Building Enterprise RAG System from 0 to 1
Author: Zhang JunhaoDate: 2024-05-20Tags: AI, RAG, Vector DB
Background
With the rise of Large Language Models (LLM), the demand for private knowledge base Q&A in enterprises is growing. General LLMs lack domain-specific knowledge and suffer from hallucinations. Retrieval-Augmented Generation (RAG) has become the key to solving this problem.
Core Architecture
Our RAG system mainly includes the following modules:
- Data Processing Pipeline (ETL)
- Supports parsing of various document formats such as PDF, Word, Markdown.
- Uses LangChain's
RecursiveCharacterTextSplitterfor text chunking to ensure semantic integrity.
- Vector Store
- Selection: We compared Milvus, Qdrant, and pgvector, and finally chose Qdrant because it is lightweight, high-performance, and supports Rust.
- Embedding Model: Used BGE-Large-zh-v1.5, which performs excellently in Chinese semantic matching.
- Retrieval & Generation
- Hybrid Retrieval: Combining keyword retrieval (BM25) with vector retrieval to improve recall rate.

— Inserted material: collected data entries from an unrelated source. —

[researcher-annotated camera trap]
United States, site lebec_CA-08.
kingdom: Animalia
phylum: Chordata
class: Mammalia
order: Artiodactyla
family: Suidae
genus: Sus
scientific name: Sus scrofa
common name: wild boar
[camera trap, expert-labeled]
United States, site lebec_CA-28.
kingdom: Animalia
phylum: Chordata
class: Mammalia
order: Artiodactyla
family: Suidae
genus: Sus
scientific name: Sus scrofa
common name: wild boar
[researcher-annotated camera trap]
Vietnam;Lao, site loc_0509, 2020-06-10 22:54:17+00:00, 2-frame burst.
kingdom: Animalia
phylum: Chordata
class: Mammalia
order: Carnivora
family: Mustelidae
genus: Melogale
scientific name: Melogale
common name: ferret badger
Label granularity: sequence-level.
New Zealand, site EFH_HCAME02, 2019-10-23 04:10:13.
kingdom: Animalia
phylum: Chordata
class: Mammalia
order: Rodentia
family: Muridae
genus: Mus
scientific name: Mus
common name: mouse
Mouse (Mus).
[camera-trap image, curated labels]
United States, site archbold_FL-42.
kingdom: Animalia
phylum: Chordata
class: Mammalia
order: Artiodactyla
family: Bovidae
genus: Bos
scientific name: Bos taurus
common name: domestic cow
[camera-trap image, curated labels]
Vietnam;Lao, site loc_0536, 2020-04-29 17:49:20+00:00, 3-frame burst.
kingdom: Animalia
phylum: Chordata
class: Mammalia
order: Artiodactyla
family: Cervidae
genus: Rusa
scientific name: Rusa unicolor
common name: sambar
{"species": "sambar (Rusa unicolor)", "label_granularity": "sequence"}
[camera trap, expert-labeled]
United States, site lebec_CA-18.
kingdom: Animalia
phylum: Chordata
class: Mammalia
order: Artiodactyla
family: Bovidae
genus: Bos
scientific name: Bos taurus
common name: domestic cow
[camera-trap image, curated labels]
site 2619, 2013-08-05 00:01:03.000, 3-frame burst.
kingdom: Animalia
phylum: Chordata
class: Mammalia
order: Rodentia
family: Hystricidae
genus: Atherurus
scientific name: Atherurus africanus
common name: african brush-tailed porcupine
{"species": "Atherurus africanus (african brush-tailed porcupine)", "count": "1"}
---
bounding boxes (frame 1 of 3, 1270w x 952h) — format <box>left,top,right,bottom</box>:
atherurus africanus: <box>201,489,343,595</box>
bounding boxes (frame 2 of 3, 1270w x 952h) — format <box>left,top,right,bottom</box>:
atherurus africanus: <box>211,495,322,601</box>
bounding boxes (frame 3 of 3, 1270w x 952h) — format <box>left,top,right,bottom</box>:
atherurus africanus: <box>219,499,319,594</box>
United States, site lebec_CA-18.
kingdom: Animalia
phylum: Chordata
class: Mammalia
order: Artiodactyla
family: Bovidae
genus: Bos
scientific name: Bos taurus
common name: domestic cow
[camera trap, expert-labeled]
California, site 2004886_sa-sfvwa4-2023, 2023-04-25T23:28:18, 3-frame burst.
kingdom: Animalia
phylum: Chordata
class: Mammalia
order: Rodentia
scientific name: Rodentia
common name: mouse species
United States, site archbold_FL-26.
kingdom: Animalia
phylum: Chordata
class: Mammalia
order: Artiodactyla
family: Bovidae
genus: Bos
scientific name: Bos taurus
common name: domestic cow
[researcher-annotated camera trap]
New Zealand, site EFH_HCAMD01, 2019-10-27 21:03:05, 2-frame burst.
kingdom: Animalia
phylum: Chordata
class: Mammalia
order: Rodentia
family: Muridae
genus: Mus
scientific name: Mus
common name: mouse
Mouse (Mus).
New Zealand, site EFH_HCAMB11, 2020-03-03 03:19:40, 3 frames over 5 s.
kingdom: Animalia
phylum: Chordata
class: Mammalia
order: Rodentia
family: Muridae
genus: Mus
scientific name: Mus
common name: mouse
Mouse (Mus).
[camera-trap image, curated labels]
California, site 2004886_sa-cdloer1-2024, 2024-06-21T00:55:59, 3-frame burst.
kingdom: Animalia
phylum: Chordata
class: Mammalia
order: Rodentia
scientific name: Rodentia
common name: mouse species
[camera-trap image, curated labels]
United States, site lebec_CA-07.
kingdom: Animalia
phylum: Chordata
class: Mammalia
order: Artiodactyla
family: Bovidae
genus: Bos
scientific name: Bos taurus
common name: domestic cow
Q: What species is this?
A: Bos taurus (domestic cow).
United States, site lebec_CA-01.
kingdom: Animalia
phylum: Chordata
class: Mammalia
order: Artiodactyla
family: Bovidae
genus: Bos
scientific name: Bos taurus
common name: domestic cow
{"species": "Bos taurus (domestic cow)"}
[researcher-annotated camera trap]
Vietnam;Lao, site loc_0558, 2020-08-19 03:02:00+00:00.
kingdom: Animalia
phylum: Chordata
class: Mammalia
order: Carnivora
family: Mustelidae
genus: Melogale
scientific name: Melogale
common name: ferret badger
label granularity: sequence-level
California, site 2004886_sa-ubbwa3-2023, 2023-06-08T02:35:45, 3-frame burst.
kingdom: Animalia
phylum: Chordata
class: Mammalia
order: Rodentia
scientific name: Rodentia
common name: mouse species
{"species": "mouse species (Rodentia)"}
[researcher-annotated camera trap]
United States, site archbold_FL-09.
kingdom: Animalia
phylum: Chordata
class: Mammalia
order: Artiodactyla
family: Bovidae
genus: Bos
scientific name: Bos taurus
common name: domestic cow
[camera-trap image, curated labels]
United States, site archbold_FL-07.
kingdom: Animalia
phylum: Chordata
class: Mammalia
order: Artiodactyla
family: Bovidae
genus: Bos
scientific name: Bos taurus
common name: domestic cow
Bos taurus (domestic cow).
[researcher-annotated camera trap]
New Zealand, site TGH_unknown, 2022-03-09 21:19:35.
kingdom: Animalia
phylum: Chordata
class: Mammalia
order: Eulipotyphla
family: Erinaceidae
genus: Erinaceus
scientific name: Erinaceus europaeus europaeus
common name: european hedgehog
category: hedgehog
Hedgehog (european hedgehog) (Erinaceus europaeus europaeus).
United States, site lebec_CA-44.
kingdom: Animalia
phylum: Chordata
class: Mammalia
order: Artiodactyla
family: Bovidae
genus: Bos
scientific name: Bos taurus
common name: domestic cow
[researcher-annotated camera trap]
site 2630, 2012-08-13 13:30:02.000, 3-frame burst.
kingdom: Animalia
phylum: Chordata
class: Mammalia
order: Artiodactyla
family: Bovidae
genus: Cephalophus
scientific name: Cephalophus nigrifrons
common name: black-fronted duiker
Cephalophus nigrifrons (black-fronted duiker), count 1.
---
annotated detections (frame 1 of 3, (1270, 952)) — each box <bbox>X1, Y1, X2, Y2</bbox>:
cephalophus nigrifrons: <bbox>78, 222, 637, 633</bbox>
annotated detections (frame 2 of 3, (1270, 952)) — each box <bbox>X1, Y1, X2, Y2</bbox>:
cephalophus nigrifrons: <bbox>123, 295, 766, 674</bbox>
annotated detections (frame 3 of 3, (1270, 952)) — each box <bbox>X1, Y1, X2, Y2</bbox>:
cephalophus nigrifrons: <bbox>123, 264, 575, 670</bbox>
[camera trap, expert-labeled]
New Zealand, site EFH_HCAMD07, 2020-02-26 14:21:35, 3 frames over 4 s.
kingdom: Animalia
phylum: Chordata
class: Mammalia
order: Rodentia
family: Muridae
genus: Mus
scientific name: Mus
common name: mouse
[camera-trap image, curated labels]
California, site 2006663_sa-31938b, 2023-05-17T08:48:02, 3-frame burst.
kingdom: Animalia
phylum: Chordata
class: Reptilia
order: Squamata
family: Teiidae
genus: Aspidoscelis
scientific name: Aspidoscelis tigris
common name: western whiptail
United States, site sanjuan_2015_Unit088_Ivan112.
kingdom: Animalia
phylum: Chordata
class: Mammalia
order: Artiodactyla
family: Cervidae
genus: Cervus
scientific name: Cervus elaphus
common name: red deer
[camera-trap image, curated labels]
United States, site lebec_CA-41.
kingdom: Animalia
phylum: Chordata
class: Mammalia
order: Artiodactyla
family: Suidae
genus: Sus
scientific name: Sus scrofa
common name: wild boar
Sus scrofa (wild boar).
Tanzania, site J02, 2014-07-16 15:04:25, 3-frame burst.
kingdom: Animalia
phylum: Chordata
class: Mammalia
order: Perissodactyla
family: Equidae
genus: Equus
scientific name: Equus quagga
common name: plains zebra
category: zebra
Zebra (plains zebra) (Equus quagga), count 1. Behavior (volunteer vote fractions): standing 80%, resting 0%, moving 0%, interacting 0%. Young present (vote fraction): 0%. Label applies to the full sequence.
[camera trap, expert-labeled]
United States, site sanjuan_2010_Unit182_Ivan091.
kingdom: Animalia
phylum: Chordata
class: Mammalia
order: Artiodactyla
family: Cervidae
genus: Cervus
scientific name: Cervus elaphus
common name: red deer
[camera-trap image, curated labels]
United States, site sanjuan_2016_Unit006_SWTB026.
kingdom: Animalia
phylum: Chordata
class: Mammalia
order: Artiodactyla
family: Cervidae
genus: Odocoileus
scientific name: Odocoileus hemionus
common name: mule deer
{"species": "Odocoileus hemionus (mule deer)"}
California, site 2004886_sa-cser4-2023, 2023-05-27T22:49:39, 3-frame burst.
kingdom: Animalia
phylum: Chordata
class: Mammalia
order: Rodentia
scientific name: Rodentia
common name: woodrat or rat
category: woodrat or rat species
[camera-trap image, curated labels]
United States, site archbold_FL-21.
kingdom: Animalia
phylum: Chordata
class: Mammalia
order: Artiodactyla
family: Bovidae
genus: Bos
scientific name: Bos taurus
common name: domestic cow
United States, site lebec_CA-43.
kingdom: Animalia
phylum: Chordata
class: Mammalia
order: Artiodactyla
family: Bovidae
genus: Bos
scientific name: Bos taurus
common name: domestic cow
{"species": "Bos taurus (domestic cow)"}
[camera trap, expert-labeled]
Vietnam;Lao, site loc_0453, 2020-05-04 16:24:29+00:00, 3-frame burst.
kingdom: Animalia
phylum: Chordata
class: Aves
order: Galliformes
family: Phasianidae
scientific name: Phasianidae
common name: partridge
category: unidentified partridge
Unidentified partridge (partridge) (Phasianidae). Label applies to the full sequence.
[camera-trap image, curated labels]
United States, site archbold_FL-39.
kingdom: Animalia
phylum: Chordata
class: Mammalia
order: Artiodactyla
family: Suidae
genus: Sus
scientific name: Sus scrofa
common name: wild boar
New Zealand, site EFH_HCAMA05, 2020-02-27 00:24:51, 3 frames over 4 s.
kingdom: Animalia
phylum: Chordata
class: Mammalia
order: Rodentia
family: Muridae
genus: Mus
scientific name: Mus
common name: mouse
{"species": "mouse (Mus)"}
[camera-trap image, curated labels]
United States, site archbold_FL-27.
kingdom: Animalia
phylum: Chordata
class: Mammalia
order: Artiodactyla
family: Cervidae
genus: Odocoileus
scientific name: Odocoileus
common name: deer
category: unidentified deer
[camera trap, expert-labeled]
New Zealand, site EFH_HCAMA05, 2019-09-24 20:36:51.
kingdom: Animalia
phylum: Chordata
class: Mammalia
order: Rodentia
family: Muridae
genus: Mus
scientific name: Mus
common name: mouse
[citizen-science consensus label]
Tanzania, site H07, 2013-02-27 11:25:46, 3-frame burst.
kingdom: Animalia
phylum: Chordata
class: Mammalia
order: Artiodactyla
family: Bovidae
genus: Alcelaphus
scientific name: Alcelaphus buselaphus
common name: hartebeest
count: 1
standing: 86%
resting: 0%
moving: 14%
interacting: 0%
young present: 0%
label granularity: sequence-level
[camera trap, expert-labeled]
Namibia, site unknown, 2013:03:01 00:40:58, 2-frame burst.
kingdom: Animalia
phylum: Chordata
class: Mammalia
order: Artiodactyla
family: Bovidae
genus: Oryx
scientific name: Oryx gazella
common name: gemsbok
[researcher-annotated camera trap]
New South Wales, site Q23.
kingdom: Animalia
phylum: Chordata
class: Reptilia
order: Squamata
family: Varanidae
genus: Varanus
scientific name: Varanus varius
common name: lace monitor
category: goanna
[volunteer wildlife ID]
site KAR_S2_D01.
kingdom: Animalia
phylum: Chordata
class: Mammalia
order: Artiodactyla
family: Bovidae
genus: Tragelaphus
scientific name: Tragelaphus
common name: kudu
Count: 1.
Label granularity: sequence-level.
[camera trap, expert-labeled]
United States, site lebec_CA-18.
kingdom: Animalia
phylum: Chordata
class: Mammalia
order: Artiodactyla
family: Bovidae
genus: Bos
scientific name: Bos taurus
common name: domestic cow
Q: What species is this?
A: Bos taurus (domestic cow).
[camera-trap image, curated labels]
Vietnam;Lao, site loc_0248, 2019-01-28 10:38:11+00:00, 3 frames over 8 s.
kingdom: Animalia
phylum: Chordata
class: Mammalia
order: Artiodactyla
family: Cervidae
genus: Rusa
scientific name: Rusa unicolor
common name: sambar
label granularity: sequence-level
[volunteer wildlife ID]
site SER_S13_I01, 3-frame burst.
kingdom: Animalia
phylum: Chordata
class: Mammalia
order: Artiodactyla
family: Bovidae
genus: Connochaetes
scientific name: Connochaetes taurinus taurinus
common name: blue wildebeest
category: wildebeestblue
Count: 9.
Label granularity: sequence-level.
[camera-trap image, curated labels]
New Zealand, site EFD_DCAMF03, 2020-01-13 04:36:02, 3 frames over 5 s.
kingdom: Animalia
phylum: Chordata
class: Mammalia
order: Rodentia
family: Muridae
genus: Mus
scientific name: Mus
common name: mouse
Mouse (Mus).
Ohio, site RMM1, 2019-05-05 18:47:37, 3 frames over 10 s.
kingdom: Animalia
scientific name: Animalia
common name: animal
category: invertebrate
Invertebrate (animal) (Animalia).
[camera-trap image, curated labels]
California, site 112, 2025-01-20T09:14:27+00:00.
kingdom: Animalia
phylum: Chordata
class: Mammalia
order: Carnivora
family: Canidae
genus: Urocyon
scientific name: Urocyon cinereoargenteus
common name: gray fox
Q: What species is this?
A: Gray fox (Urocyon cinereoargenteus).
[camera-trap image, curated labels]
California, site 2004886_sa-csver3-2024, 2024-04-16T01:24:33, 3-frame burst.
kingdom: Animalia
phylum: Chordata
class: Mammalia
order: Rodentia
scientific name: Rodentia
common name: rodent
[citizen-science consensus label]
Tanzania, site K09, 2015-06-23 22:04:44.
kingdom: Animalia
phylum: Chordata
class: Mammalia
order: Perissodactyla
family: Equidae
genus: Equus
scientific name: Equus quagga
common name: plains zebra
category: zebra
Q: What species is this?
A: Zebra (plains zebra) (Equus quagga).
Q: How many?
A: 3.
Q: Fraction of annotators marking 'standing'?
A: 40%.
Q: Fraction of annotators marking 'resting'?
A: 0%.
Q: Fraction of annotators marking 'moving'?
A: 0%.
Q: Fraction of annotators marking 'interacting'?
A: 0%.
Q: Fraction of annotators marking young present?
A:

- Rerank: Introduced BGE-Reranker to refine the recall results.
Pitfalls and Solutions
1. Document Splitting Granularity
Splitting too finely leads to broken semantics, while splitting too coarsely includes too much noise. Solution: Adopt "Parent-Child Indexing" strategy. Match small chunks (child documents) during retrieval, and recall the larger chunks (parent documents) they belong to during generation.
2. Table Data Processing
Tables in PDFs lose structural information when converted directly to text. Solution: Use specialized table parsing models (such as Table Transformer) to extract table structures and convert them to Markdown format or JSON for storage.
Summary
Building a RAG system is not just about calling packages, but more about refined data processing and deep understanding of business scenarios. In the future, we will explore GraphRAG (Knowledge Graph-based RAG) to handle more complex reasoning problems.